Two microlitres of whole-blood RNA (20 ng/μl) were added to previously prepared 4 μl GL-K+ buffer and hold on ice until denaturation. The gmRNA masking and cDNA synthesis was performed in 0.2 ml tubes using common thermocycler. Reaction conditions were following: 95° C. for 30 s as an initial denaturation, 60° C. for 10 min GL hybridization and 42° C. hold for loading of 5 μl RT mixture. The 5 μl RT mixture contained 2 μl nuclease-free water, 0.04 μl 100 μM T30VN (SEQ ID NO: 102), 1.6 μl 3.2 M betaine, 0.5 μl 1 M Tris-HCl (pH 8.0), 0.075 μl 1 M MgCl2, 0.5 μl 100 mM DTT, 0.18 μl RiboLock RNase Inhibitor, and 0.13 μl RevertAid Premium Transcriptase. The concentrations were calculated for final RT volume in 10 μl, counting previous ingredients from GL-K+ buffer. Cycling parameters continued at 42° C. for 60 min RT reaction and 85° C. for 5 min for RT inactivation. Quantitative PCR was conducted using HOT FIREPol EvaGreen qPCR Mix Plus (ROX) with 7500 Fast Real-Time PCR instrument (Applied Biosystems) according to instructions where 200 nM primers (SEQ ID NO: 23-26) and 1 μl of template (cDNA) was used in 20 μl reaction volume. The primers were designed by Primer3 v4.0.0 software [10]. Specific product formation was ensured by performing a melt curve analysis to samples during real-time PCR program. Also, we run a conventional PCR for all globin primers and applied products on 2% TAE buffered agarose gel electrophoresis. All samples were additionally run with 10× diluted cDNA to enable quantification. Thermal program conditions were as follows: 95° C. for 15 min activation and then 30 cycles of 95° C. 15 s, 62° C. 20 s, 72° C. 30 s (at the end of which the fluorescence was measured). The qPCR data was analyzed using 7500 Software v2.0.5 (Applied Biosystems).

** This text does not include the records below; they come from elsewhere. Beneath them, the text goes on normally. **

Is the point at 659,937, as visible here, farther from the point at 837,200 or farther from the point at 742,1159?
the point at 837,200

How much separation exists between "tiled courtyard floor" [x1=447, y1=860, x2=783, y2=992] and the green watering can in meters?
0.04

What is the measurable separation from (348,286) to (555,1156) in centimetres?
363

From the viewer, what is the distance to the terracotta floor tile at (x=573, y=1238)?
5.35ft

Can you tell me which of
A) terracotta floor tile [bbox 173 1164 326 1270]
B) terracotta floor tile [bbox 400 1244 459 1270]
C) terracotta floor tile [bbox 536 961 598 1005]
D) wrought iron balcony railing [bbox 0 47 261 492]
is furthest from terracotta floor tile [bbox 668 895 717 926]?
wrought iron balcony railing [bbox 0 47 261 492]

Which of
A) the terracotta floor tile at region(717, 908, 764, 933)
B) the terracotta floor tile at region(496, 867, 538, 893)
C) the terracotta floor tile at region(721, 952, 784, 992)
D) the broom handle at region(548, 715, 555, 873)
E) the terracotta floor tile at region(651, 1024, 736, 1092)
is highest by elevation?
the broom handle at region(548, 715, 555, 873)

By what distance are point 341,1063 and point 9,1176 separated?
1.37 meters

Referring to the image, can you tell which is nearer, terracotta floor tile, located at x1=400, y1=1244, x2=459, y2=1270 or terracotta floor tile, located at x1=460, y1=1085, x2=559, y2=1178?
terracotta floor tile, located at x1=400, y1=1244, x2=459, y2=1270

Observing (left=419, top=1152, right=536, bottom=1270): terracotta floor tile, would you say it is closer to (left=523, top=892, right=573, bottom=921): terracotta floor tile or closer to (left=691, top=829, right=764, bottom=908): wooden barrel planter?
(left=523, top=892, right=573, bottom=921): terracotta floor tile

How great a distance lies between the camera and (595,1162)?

This experiment was conducted as described in Example 4 but with difference of using human globin alpha blocking oligonucleotides of different lengths of the poly-A complementary sequence (SEQ ID NO: 169-173).
Different length of poly-T stretches were used to demonstrate the critical blocking region at gmRNA UTR and poly-A region. Most right-hand oligonucleotide GL+(SEQ ID NO: 84) has 15 nt poly-T region (T-15), which provides the maximum cycle threshold value (17.8) and highest blocking efficiency. The similar efficiency is achieved by 4-T nucleotides (SEQ ID NO: 169) but decreases with T-2 (SEQ ID NO: 170) and without any T nucleotide (SEQ ID NO: 171). If the 5′ end of the blocking oligonucleotide (SEQ ID NO: 172, 173) is located two or four nucleotides downstream of the poly-A tail, there is lack of blocking effect, providing similar cycle threshold value as the negative control (GL−).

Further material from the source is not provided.